Rosa’s laughter came quick and warm at the nudge, the sound rolling out like she’d been caught red-handed. “Anything but boring—mm, that’s one way of putting it.” She tipped her head, grin sly as a cat. “Let’s just say Javier keeps me on my toes, and I return the favor. That’s the trick, I think. Boring kills faster than whiskey.”
Her hand slipped around the cool glass Stella set down, and she lifted it in a little salute. “A gin rickey it is. We’ll save the mystery concoction for when I’m brave enough to risk another week-long hangover. Or a proposal.” The smirk sharpened, but there was an ease in it now—Rosa was in her element, playing with words the way others played cards.
Scarlett’s mention of Camila Santos made Rosa’s brows rise, “Now that,” she said, leaning forward, “is worth toasting. About damn time more women start calling shots instead of just hitting marks. If anyone can wrangle this circus from the inside, it’s you.” She may not like Camila on a personal level, but she had begrudging respect for any woman who took on the boys club that was behind the camera.
And then the question landed back in her lap. What’s next? Rosa swirled the drink in her hand, eyes following the lime slice that bobbed against the glass. She could already hear the hollow answers she’d given in interviews—another picture soon, I can’t say which just yet, oh, the studio’s always cooking something up.

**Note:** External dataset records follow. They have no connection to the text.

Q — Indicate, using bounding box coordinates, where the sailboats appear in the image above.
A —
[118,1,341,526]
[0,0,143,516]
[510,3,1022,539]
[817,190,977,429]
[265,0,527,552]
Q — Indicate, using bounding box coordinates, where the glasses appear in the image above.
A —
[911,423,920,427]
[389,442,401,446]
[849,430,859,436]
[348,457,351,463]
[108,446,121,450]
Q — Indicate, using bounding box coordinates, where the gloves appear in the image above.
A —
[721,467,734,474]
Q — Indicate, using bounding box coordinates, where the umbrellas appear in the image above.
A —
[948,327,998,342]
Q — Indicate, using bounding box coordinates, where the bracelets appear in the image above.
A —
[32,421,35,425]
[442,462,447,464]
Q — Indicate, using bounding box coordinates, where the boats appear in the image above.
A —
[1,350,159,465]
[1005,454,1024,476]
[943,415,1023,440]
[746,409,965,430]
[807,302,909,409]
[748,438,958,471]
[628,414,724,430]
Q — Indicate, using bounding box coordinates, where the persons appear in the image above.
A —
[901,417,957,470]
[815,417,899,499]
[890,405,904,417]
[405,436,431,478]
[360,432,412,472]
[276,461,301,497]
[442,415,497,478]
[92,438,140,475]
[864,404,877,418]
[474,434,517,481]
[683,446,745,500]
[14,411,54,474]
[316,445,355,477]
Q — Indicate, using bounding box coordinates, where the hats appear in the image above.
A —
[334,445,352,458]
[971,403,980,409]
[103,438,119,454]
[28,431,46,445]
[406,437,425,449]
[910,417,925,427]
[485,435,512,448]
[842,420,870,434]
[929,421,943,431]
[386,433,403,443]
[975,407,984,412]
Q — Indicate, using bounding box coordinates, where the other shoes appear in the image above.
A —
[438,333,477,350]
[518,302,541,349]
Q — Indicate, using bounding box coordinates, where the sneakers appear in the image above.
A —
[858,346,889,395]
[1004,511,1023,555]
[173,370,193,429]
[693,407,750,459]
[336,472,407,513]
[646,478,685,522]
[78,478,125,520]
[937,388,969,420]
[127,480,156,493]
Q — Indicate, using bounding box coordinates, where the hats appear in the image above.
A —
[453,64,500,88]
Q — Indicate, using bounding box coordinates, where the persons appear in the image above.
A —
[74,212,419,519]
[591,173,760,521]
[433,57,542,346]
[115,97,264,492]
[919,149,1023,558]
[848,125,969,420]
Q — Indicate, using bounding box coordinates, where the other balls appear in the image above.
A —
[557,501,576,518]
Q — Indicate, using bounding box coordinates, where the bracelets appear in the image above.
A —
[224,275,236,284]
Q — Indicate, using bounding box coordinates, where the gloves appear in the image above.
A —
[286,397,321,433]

Lies polished for column inches.
The truth was rougher. Roles weren’t rolling in the way they once had. Not the ones she wanted, at least. Not when younger starlets were easier to package and her name still had the shadow of those damn headlines trailing behind it. She wondered sometimes if it was her politics that had soured them, or simply the years etched into her smile. Both, maybe. And God forbid she say it out loud—Hollywood hated a woman who admitted she could see the clock.
So she did what she always did, smiled through it. “Me?” Her tone was light, easy, as if the question hadn’t just scraped raw against her pride. “I’m leaning back toward music. The stage is simpler than the screen—you show up, you sing, and nobody’s fussing over whether you fit their picture. It feels good to have an audience for the voice again, instead of just the face.”
Her mouth curved, self-mocking and sly, though the shadow underneath lingered if you knew how to look. “Besides, I hear microphones don’t care if you’re twenty-five or thirty-three. They only care if you hit the note.” She raised her glass again, masking the slip of truth with a glint of mischief. “And I still do.”